Colorado Springs city leaders talk about fire danger ahead of the warmer months
COLORADO SPRINGS, Colo. (KRDO) - The Colorado Springs Fire Department (CSFD) is holding a town hall series called Living with Wildfire. This year they will be hosting three community meetings for those living in the City's Wildland Urban Interface. These meetings aim to empower the community to be ready if a wildfire happens.
Tuesday night was their first meeting this year.
As many Coloradans know, fire season is all year around. But at the meeting, emergency planners said they are keeping a close eye on some key areas of the city as vegetation starts to sprout this Spring.
"I think we're going to probably start to monsoon a little bit earlier this year, but possibly the middle to the end of June. But with the moisture comes added vegetation because it's going to grow," said Bret Lacy, Fire Marshal for the Colorado Springs Fire Department.
Lacy said it's not just a single neighborhood that is most at risk, but the entire wildland-urban interface, meaning the communities closest to the foothills.

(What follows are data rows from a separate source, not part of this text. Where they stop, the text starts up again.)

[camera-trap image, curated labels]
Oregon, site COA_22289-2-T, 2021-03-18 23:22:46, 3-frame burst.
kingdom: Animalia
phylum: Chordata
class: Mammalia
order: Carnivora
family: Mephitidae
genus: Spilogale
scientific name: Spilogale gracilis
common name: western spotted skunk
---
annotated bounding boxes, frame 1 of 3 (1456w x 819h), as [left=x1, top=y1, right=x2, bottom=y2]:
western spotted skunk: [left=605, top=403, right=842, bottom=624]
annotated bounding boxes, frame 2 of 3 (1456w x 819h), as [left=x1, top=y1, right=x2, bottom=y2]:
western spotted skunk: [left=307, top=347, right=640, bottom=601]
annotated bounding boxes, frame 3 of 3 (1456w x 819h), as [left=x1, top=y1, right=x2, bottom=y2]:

The wildland-urban interface in the Colorado Springs area extends from the Air Force Academy in the north, all the way down to NORAD and Cheyenne Mountain.
Firefighters are asking homeowners to make sure they're mitigating their properties to help decrease the risk.
"We only have 24 fire stations in the city of Colorado Springs. We cover 200 square miles. And so with 24 fire stations, that equates to 24 fire trucks. When we have 35,000 addresses, you can do the math and figure out how significant the risk is, which is why we need the public to participate in reducing the fuel load and helping mitigate the biomass that's around their property," Lacy said.